### [DESCRIPTION OF THE TASK]
Write out each line from the data below that includes the word "Cuando".
*** Block opens ***
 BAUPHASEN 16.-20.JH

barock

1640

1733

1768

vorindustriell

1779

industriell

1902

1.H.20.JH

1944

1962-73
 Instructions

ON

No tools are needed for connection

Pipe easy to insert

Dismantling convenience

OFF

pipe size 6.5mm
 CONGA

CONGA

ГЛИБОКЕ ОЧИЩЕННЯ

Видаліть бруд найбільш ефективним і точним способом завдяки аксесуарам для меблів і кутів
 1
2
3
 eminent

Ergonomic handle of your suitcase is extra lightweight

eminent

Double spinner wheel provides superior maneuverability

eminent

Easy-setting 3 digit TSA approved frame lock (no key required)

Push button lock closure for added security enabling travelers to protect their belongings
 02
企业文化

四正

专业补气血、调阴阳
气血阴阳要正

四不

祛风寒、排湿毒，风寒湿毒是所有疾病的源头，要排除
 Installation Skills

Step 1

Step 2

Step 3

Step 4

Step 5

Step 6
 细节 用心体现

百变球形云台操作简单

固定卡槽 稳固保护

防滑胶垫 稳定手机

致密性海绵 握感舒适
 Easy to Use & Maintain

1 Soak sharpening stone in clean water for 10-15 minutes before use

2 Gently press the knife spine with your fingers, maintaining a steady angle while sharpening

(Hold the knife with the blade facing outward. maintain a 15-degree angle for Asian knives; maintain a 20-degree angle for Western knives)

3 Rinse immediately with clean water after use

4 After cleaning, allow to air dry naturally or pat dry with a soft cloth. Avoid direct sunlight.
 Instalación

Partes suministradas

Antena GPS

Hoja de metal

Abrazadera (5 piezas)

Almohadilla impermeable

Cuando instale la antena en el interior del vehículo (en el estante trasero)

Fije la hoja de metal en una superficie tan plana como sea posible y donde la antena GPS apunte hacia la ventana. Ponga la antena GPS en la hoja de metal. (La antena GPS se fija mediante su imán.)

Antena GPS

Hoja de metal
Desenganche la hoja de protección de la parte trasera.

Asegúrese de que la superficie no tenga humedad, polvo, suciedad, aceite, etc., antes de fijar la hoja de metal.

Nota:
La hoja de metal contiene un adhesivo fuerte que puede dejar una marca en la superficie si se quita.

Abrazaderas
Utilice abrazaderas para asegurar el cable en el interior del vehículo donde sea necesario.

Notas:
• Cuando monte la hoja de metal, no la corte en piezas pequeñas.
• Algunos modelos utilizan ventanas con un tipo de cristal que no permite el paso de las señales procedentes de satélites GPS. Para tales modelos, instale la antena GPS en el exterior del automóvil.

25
*** Block closes ***
### [EXERCISE ANSWER]
Cuando instale la antena en el interior del vehículo (en el estante trasero)
• Cuando monte la hoja de metal, no la corte en piezas pequeñas.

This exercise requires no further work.